Access Denied – Using Procedure to Restrict Tort Litigation: The Israeli-Palestinian Experience
30 Pages Posted: 15 Jun 2018
Date Written: December 1, 2017
Procedural barriers which limit individuals’ ability to bring lawsuits — like conditioning litigation upon the provision of a bond — are a subtle way to reduce the volume of tort litigation. The use of such procedural doctrines often spares legislatures from the need to debate the substance of legal rights, especially when those rights are politically controversial. This Article presents a case study of this phenomenon which has escaped scholarly attention, in the intriguing context of the Israeli-Palestinian Conflict. On the books, a unique mechanism enables non-Israeli citizen Palestinians of the West Bank and Gaza Strip to bring civil actions for damages against Israel before Israeli civil courts. Yet, since the early 2000s, Israel began using a host of procedural obstacles to restrict Palestinians’ access to its civil courts, effectively precluding their ability to bring claims arising from Israeli military actions. Through fifty-five in-depth interviews with lawyers, policy makers, plaintiffs, and other key stakeholders, alongside a host of secondary sources such as parliamentary protocols and NGO reports, this Article considers the impact this process has on Palestinians’ access to justice.
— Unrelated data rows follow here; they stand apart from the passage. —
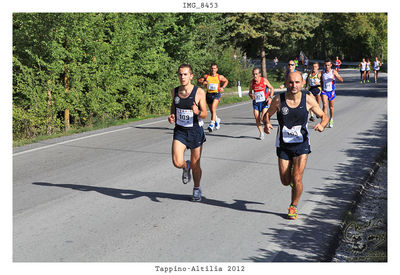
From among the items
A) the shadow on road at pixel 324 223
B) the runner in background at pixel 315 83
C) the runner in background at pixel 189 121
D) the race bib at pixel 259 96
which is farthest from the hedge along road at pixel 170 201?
the runner in background at pixel 315 83

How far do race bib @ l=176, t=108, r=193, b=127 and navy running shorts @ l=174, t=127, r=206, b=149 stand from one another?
77 millimetres

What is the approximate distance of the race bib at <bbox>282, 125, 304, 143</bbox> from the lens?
636 centimetres

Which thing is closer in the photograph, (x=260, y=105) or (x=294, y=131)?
(x=294, y=131)

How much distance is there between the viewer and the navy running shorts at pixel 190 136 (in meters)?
7.23

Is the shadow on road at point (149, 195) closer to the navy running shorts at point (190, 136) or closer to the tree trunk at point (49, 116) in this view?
the navy running shorts at point (190, 136)

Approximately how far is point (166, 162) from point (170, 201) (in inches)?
111

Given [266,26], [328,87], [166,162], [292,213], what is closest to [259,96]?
[328,87]

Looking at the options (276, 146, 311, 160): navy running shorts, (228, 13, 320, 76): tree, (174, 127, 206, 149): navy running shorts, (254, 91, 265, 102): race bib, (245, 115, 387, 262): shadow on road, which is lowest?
(245, 115, 387, 262): shadow on road

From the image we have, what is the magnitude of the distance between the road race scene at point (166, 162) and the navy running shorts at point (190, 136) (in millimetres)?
15

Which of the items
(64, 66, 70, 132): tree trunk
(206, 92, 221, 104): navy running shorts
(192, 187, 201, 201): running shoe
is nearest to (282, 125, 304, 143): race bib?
(192, 187, 201, 201): running shoe

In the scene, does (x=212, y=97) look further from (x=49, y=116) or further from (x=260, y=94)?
(x=49, y=116)

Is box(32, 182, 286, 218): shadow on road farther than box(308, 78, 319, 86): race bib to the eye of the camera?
No

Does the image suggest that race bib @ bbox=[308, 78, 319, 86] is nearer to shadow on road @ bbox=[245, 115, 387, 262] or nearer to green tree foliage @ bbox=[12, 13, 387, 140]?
shadow on road @ bbox=[245, 115, 387, 262]

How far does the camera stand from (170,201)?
24.3 feet
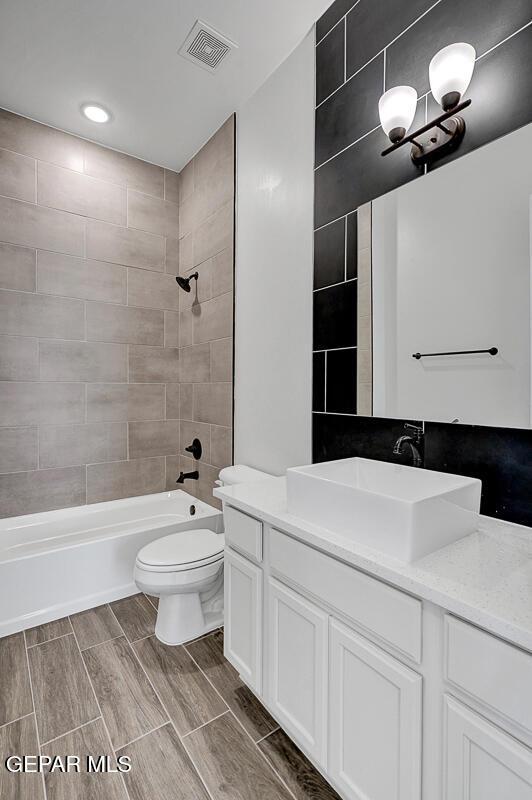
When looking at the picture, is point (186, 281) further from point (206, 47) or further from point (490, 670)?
point (490, 670)

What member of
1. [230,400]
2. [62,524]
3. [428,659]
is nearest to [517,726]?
[428,659]

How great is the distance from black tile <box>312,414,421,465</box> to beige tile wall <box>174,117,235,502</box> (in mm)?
826

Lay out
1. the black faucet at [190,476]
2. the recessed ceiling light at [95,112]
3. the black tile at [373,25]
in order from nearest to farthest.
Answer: the black tile at [373,25] < the recessed ceiling light at [95,112] < the black faucet at [190,476]

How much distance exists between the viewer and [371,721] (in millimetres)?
968

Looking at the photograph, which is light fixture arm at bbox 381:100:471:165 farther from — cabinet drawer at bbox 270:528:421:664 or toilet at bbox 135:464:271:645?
toilet at bbox 135:464:271:645

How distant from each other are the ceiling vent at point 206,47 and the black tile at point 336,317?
134cm

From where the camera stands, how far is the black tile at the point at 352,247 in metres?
1.64

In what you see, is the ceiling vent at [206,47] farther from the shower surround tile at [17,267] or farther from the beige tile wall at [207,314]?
the shower surround tile at [17,267]

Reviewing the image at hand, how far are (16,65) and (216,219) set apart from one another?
4.14 feet

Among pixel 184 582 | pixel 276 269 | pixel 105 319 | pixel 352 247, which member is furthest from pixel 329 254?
pixel 105 319

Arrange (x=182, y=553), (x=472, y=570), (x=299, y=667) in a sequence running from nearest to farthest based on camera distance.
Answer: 1. (x=472, y=570)
2. (x=299, y=667)
3. (x=182, y=553)

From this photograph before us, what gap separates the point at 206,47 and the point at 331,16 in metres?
0.62

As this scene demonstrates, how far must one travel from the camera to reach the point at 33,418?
2.55 m

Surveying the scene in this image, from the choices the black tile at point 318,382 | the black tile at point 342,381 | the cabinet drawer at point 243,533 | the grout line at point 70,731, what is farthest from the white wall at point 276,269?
the grout line at point 70,731
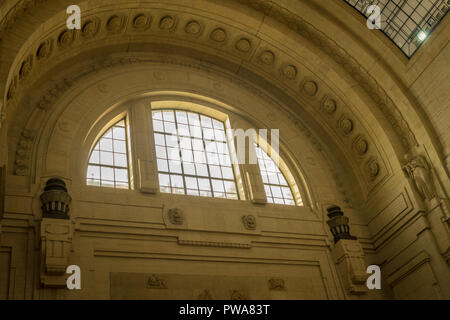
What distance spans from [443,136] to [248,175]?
616cm

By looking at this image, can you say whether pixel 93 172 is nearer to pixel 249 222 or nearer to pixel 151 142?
pixel 151 142

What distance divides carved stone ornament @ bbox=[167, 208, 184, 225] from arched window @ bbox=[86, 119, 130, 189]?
1.63 metres

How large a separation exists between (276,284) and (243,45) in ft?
28.8

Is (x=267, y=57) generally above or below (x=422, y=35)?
above

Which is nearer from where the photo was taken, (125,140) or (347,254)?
(347,254)

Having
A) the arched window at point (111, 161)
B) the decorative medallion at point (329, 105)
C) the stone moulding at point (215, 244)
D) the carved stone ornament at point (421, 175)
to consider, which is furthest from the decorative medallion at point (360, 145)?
the arched window at point (111, 161)

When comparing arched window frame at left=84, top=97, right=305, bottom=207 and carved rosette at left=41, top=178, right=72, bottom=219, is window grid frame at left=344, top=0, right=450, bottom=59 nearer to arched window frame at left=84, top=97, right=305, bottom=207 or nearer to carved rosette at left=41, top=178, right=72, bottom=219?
arched window frame at left=84, top=97, right=305, bottom=207

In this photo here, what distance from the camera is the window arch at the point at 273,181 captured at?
16.5 m

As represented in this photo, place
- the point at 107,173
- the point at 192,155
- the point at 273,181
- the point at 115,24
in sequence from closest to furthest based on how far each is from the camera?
the point at 107,173 < the point at 115,24 < the point at 192,155 < the point at 273,181

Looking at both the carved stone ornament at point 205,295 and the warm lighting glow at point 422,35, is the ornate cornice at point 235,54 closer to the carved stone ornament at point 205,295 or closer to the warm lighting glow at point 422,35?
the warm lighting glow at point 422,35

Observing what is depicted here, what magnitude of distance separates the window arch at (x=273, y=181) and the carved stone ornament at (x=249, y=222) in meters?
1.61

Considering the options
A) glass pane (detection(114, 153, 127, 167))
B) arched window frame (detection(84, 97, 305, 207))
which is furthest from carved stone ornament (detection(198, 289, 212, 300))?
glass pane (detection(114, 153, 127, 167))

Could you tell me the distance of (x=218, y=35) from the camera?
17703mm

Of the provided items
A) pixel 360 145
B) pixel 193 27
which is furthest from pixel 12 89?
pixel 360 145
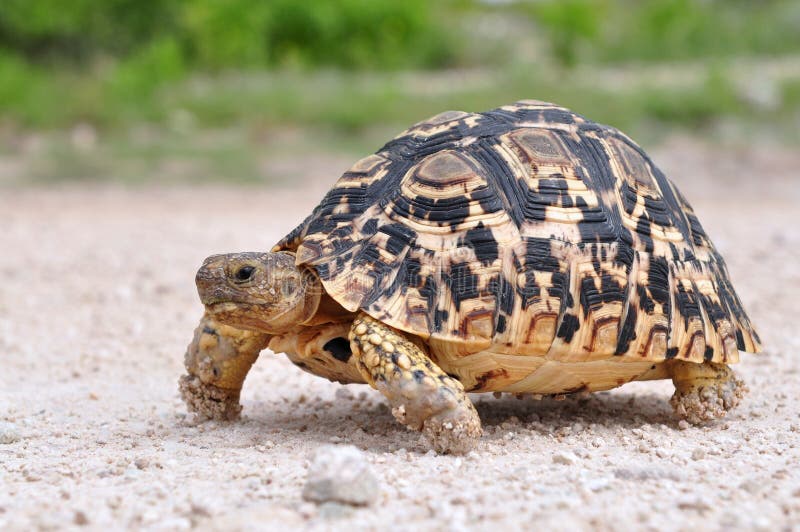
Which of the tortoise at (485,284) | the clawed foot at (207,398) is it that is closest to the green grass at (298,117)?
the clawed foot at (207,398)

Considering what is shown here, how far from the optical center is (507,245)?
3.28m

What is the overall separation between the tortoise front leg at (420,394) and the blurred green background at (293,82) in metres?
9.70

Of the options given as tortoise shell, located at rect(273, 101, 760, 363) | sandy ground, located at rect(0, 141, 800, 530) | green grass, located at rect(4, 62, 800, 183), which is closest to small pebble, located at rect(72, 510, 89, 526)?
sandy ground, located at rect(0, 141, 800, 530)

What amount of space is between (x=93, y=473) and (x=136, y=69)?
1295cm

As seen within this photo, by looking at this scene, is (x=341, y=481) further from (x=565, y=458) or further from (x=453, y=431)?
(x=565, y=458)

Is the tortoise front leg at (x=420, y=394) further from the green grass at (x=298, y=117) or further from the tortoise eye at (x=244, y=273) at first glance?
the green grass at (x=298, y=117)

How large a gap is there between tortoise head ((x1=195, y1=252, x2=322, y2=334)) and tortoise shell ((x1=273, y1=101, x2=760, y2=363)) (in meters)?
0.09

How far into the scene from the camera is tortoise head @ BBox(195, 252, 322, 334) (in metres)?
3.26

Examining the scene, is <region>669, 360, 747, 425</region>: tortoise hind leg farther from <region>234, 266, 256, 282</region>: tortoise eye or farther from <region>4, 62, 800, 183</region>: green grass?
<region>4, 62, 800, 183</region>: green grass

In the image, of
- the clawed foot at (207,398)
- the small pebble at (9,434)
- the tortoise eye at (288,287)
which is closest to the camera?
the tortoise eye at (288,287)

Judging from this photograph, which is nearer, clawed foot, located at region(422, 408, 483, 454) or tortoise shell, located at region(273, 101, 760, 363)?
clawed foot, located at region(422, 408, 483, 454)

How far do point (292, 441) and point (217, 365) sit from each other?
552 millimetres

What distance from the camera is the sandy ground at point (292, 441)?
248 centimetres

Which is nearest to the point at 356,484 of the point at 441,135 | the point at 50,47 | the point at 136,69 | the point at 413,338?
the point at 413,338
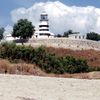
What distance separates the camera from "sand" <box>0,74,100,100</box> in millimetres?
11391

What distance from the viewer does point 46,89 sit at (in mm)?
12492

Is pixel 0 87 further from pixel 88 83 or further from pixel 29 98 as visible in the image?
pixel 88 83

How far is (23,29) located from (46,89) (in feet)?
270

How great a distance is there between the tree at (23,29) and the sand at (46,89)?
256 feet

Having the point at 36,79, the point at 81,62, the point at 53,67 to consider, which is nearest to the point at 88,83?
the point at 36,79

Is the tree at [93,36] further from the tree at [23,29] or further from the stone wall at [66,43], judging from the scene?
the stone wall at [66,43]

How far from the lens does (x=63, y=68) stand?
3041 centimetres

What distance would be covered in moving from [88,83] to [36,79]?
176 centimetres

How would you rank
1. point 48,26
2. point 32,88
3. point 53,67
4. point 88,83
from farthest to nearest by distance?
point 48,26 → point 53,67 → point 88,83 → point 32,88

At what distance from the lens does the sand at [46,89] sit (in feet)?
Result: 37.4

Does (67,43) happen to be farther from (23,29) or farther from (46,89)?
(46,89)

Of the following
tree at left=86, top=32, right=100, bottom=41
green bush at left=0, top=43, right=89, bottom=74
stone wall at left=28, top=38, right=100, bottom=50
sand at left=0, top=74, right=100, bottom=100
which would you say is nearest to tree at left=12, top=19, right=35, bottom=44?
stone wall at left=28, top=38, right=100, bottom=50

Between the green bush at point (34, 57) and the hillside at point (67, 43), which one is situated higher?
the hillside at point (67, 43)

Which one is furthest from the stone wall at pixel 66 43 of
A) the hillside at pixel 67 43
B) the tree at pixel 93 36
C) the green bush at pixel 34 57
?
the green bush at pixel 34 57
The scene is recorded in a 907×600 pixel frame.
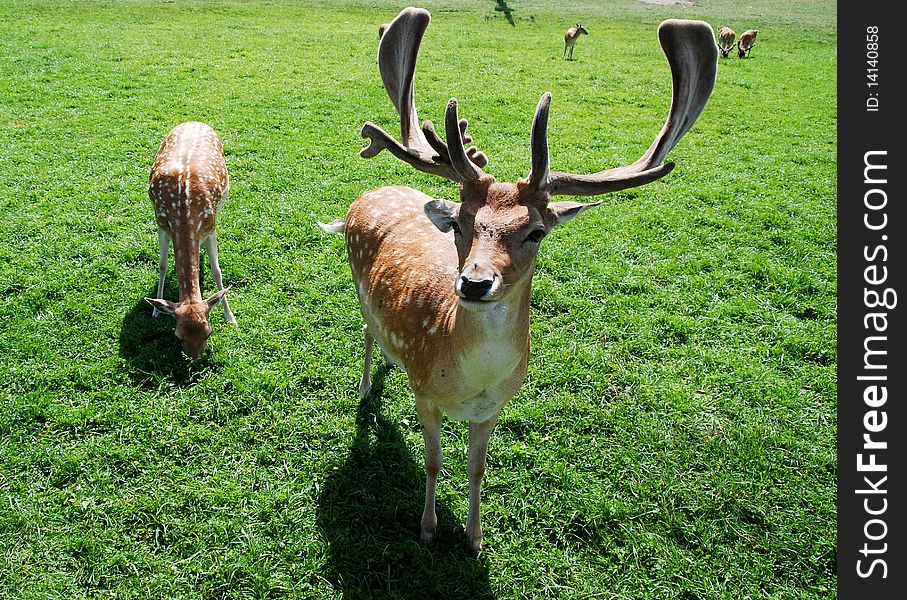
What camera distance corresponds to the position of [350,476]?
14.2 ft

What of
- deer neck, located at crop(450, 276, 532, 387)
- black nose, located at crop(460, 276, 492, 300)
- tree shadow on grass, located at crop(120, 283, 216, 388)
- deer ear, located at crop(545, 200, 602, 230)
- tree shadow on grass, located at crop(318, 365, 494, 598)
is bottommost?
tree shadow on grass, located at crop(318, 365, 494, 598)

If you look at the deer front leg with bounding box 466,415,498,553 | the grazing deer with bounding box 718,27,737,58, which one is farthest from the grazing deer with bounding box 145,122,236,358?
the grazing deer with bounding box 718,27,737,58

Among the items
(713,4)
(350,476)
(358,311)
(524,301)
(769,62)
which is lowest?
(350,476)

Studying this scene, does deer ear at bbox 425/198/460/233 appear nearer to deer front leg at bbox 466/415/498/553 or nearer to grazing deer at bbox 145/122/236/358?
deer front leg at bbox 466/415/498/553

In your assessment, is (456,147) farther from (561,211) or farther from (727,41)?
(727,41)

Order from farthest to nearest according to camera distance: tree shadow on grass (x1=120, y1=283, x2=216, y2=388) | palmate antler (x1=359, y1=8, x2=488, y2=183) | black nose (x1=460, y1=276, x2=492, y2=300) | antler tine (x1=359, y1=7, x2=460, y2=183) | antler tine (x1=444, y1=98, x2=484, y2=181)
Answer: tree shadow on grass (x1=120, y1=283, x2=216, y2=388) → antler tine (x1=359, y1=7, x2=460, y2=183) → palmate antler (x1=359, y1=8, x2=488, y2=183) → antler tine (x1=444, y1=98, x2=484, y2=181) → black nose (x1=460, y1=276, x2=492, y2=300)

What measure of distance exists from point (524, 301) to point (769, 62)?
17.9m

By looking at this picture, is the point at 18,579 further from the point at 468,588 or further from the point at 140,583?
the point at 468,588

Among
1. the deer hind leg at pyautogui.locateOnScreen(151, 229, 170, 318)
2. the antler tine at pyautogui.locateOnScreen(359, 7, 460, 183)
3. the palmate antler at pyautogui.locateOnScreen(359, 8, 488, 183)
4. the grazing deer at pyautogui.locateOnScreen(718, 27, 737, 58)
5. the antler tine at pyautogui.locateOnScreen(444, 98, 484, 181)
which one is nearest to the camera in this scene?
the antler tine at pyautogui.locateOnScreen(444, 98, 484, 181)

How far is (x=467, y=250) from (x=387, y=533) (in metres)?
2.12

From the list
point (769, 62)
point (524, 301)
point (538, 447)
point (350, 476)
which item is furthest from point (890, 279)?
point (769, 62)

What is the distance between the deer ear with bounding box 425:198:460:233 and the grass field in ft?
6.92

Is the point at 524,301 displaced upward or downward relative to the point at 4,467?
upward

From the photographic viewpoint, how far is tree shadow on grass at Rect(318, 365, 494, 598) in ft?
12.1
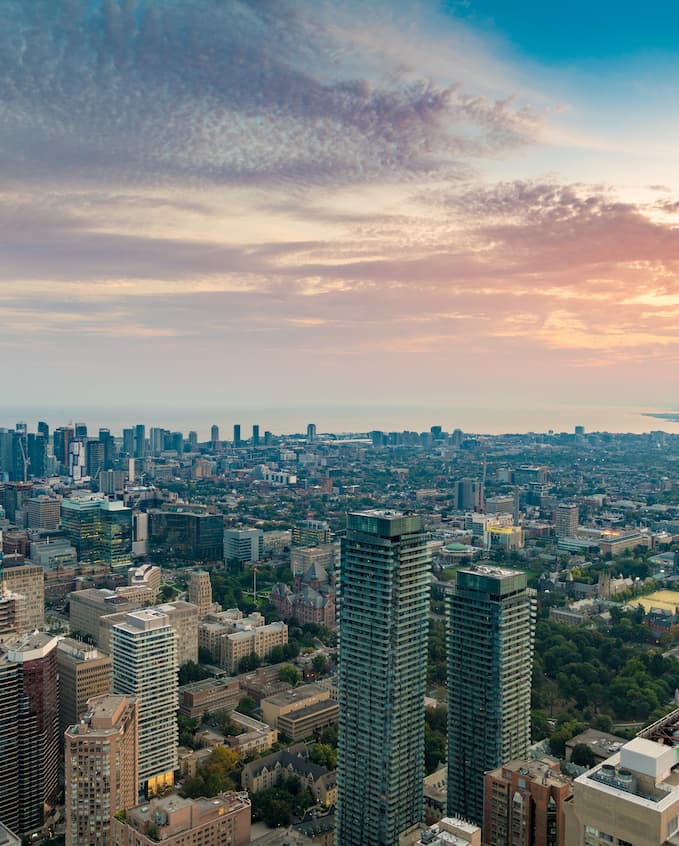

While the use of procedure to encroach on an injured person’s right to compensation may be considered a taking of property, and thus, conceptualized as a dignity taking, such an analysis overlooks a key component of the harm caused to these individuals. Procedural restrictions that block access to the courts also deny Palestinians of their right to participate in the litigation process. Focusing only on property rights — the “end game” of the litigation — ignores benefits derived from the litigation process, including accountability, transparency, and recognition, which may be particularly important when it comes to plaintiffs from vulnerable, disadvantaged groups.